Linux内核下RAS(Reliability, Availability and Serviceability)功能分析记录

u010936265

已于 2024-05-14 14:48:48 修改

阅读量3.2k

点赞数 19

分类专栏： linux Linux device driver 文章标签： linux 运维服务器

于 2024-05-13 18:07:52 首次发布

本文链接：https://blog.csdn.net/u010936265/article/details/138770295

版权

linux 同时被 2 个专栏收录

13 篇文章

订阅专栏

Linux device driver

9 篇文章

订阅专栏

1 简介

Reliability, Availability and Serviceability (RAS) — The Linux Kernel documentation

在服务器和卫星等领域，对设备的稳定性要求很高，需要及时的发现并处理软/硬件上的错误。RAS功能可以用来及时的发现硬件上的错误。

RAS功能需要硬件的支持。

目前我了解到的linux内核下的RAS功能有以下几类：

EDAC：主要用来检测物理内存和 PCI硬件错误
APEI：基于ACPI的RAS
ARMv8架构的RAS：使用这个功能的CPU很少，目前只知道飞腾D2000V使用了这个功能。
AMDGPU的RAS

2 EDAC(Error Detection And Correction)

2.1 简介

The ``edac`` kernel module's goal is to detect and report hardware errors that occur within the computer system running under linux.
《<kernel_src/Documentation/admin-guide/ras.rst>》

2.2 EDAC的核⼼模块：edac_core.ko

2.2.1 中断或者轮训模式来获取硬件错误信息

全局变量edac_op_state用来控制使用中断或者轮训模式，可以通过模块参数来设置edac_op_state的值，例如：

drivers/edac/amd64_edac.c:3753:module_param(edac_op_state, int, 0444);
drivers/edac/x38_edac.c:523:module_param(edac_op_state, int, 0444);

默认为轮训模式。轮训模式下，内核会创建专用的工作队列——edac-poller来周期获取硬件错误信息。

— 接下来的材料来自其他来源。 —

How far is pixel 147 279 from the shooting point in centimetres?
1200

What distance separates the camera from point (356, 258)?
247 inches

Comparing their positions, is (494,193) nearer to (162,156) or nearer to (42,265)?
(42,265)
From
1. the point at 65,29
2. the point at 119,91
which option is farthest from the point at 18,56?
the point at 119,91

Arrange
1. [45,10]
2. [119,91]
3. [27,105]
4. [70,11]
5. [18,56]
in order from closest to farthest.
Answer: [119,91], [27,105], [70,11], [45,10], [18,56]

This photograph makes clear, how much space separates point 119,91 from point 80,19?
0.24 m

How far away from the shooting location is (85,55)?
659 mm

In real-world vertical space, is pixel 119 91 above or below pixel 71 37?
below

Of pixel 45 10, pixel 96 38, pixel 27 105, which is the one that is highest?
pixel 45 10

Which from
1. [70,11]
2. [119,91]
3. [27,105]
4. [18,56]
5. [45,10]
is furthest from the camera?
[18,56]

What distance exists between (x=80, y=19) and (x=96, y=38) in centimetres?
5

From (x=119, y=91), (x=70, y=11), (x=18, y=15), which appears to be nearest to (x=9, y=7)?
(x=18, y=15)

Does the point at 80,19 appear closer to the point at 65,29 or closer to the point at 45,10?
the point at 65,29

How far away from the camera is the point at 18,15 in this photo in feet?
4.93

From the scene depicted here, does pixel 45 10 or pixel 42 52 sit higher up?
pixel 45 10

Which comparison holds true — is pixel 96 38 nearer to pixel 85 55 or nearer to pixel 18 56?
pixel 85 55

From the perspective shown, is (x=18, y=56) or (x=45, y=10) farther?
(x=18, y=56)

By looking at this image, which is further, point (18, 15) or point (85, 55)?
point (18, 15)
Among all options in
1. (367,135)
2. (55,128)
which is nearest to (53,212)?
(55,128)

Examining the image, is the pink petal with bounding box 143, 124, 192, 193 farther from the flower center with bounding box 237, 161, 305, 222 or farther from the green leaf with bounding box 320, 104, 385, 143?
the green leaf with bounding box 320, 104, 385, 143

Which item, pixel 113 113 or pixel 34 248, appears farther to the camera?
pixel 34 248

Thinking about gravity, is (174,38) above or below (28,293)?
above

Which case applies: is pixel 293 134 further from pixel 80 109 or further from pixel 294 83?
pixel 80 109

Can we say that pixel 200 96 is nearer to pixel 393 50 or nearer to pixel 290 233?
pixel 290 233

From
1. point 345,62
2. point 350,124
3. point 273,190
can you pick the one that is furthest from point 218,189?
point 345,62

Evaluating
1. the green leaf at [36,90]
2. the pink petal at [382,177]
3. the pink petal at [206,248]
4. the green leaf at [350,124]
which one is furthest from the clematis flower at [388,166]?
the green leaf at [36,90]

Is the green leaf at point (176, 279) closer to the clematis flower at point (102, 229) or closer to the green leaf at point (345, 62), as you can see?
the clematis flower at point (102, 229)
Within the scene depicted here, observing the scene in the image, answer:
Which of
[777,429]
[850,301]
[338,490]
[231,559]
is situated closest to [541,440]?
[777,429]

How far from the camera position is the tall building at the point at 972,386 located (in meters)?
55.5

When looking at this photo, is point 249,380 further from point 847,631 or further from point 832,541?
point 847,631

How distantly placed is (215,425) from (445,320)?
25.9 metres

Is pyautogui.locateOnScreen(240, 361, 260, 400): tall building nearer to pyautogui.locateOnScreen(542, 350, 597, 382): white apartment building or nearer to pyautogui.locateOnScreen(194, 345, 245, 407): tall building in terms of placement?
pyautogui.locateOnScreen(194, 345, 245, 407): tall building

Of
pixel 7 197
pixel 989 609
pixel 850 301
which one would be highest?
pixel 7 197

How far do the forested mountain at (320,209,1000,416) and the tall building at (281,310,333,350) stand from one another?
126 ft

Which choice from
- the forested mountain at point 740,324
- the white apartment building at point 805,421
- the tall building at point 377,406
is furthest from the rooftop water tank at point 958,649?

2.2.2 创建专用工作队列——edac-poller

edac_init();
    -> edac_workqueue_setup();
        -> alloc_ordered_workqueue("edac-poller", WQ_MEM_RECLAIM);

对应的可以在系统下看到一个工作队列处理线程

# ps aux | grep edac-
root         124  0.0  0.0      0     0 ?        I<   10:09   0:00 [edac-poller]

2.2.3 向专用工作队列(edac-poller)添加工作项

bool edac_queue_work(struct delayed_work *work, unsigned long delay)                                                                                    
{
    return queue_delayed_work(wq, work, delay);
}
EXPORT_SYMBOL_GPL(edac_queue_work);

2.2.4 模块参数

# ls /sys/module/edac_core/parameters/
check_pci_errors  edac_mc_log_ue       edac_mc_poll_msec
edac_mc_log_ce    edac_mc_panic_on_ue  edac_pci_panic_on_pe

2.3 通过EDAC功能来获取物理内存的硬件ECC错误

2.3.1 ECC功能简介

ECC的⼯作原理

As mentioned on the previous section, ECC memory has extra bits to be
used for error correction. So, on 64 bit systems, a memory module
has 64 bits of *data width*, and 74 bits of *total width*. So, there are
8 bits extra bits to be used for the error detection and correction
mechanisms. Those extra bits are called *syndrome*\ [#f1]_\ [#f2]_.

So, when the cpu requests the memory controller to write a word with
*data width*, the memory controller calculates the *syndrome* in real time,
using Hamming code, or some other error correction code, like SECDED+,
producing a code with *total width* size. Such code is then written
on the memory modules.

At read, the *total width* bits code is converted back, using the same
ECC code used on write, producing a word with *data width* and a *syndrome*.
The word with *data width* is sent to the CPU, even when errors happen.

The memory controller also looks at the *syndrome* in order to check if
there was an error, and if the ECC code was able to fix such error.
If the error was corrected, a Corrected Error (CE) happened. If not, an
Uncorrected Error (UE) happened.
《<kernel_src>/Documentation/admin-guide/ras.rst》

2.3.2 数据结构——struct mem_ctl_info;

struct mem_ctl_info {
    ......
    /* pointer to edac checking routine */
    void (*edac_check) (struct mem_ctl_info * mci);
    ......
}；

2.3.3 创建/sys/devices/system/edac/mc/下的文件并创建工作项

edac_mc_add_mc_with_groups();
    -> edac_create_sysfs_mci_device();
    -> INIT_DELAYED_WORK(&mci->work, edac_mc_workq_function);

2.3.4 工作项处理函数——edac_mc_workq_function();

edac_mc_workq_function();
    -> mci->edac_check(mci);      //获取硬件错误的具体函数
    -> edac_queue_work(&mci->work, msecs_to_jiffies(edac_mc_get_poll_msec()));    //不断周期运行

上面的程序会周期运行，周期为模块参数/sys/module/edac_core/parameters/edac_mc_poll_msec。

2.3.5 调试方法

2.3.5.1 /sys/devices/system/edac/mc/

请参考《<kernel_src>/Documentation/admin-guide/ras.rst》

2.3.5.2 应用层工具：edac-util 和 edac-ctl

用法请看man手册信息(man edac-util 和 man edac-ctl)。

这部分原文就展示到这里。